Biblioracle: Ever read a book so immersive that you forget you’re reading?

A recent week in March was filled with an unusual amount of travel as I did a series of three public talks in three different cities over four days.

No complaints, I’m happy to be busy and eager to meet with folks who want to hear what I have to say, but all that travel was pretty grueling, including one leg that had me arriving home at 10:30 p.m. one night, only to hop on another flight at 6:30 a.m. the next morning.

But all that time in airports and on planes was made significantly more tolerable by two things.

One: My daily proximity to Auntie Anne’s pretzel dogs. Yum.

Two: A great book, “The Book of Goose” by Yiyun Li.

The choice of book was pretty fraught. Normally I travel with at least two books in case I finish one and need another, or if I’m not connecting with one and need to go to a backup. But I was traveling light, using a single backpack crammed with my electronics and a change of clothes, with no room for a second book.

Also, for whatever reason, whenever I start a trip I need to start a new book, rather than continuing one in progress, so I have no certainty that I’ve made the best choice until I start reading.

Enter “The Book of Goose,” the story of Agnès, a woman in her 20s, looking back on her childhood in a small, rural French town in the years after the Second World War.
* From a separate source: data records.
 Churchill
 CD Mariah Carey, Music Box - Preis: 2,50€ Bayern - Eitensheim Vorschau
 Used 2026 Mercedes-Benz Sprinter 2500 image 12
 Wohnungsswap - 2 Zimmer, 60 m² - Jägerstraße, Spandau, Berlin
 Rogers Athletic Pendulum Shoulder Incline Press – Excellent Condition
Agnès and her friend Fabienne conspire to turn Agnès into a child prodigy author.

I’m not going to provide a detailed analysis of why and how I thought this book worked so well because, to be honest, I’m still a bit under its spell. While walking the dog on the first morning back home after finishing the book on the last flight of the trip, I found myself thinking about Agnès and Fabienne, as if Li’s story had taken up permanent residence in my consciousness.

When reading, there was one moment I was so engrossed, I was startled when the plane landed because I’d forgotten I was on a plane.

I read a lot of books, and most of what I read I enjoy (I have good taste!) but this kind of deeper connection is relatively rare, happening only a few times a year. I wouldn’t necessarily say this is why I read, but I think it’s an illustration of the truly unique capacity of books to connect with the deepest parts of ourselves.

Multiple companies are investing millions and millions of dollars into virtual reality headsets to provide users with “immersive” experiences, but I cannot imagine anything more immersive than a book.

I know there are lots of readers out there who know exactly what I’m talking about, who can lose their connection to the temporal world by falling into the world of a book. It’s an amazing thing.

But it’s also a thing that can take a little practice, and the right kind of experiences in order to foster that kind of relationship with books. As regular readers know, I had the good fortune of literally being raised inside the bookstore my mom started in my hometown of Northbrook when I was a year old.

Lucky, lucky, lucky.

I worry that too many kids don’t have an opportunity to develop a relationship with books and reading that extends beyond being able to pass school assessments that test a very narrow set of experiences.

Everyone should have a chance to access this magic.

John Warner is the author of “Why They Can’t Write: Killing the Five-Paragraph Essay and Other Necessities.”

Twitter @biblioracle

Book recommendations from the Biblioracle

John Warner tells you what to read based on the last five books you’ve read.

1. “Me Talk Pretty One Day” by David Sedaris

2. “Classic Krakauer” by Jon Krakauer

3. “The World’s Largest Man” by Harrison Scott Key

4. “World Wild Vet” by Dr. Evan Antin

5. “Spiders from Mars: My Life with Bowie” by Woody Woodmansey

— Dennis P., Bolingbrook

Occasionally I run into readers of David Sedaris who are not familiar with the work of Sedaris’ friend, the great, late David Rakoff, and if that’s the case with Dennis, he must get a copy of Rakoff’s “Fraud” immediately. Even better as an audiobook read by Rakoff himself.

1. “Where the Crawdads Sing” by Delia Owens

2. “The Lincoln Highway” by Amor Towles

3. “The Great Gatsby” by F. Scott Fitzgerald

4. “Lessons in Chemistry” by Bonnie Garmus

5. “A Spool of Blue Thread” by Anne Tyler

— Moira P., Orland Park

“Pachinko” by Min Jin Lee pretty much bats 1.000 as a recommendation, and it’s been a while since I recommended it, so I have high confidence Moira will find it an absorbing experience.

1. “Hotel on the Corner of Bitter and Sweet” by Jamie Ford

2. “The Unlikely Pilgrimage of Harold Fry” by Rachel Joyce

3. “Rules of Civility” by Amor Towles

4. “Slow Horses” by Mick Herron

5. “Daisy Jones & The Six” by Taylor Jenkins Reid

— Linda P., Libertyville

I think Linda would go for a good, good-feeling novel like J. Ryan Stradal’s “The Lager Queen of Minnesota.”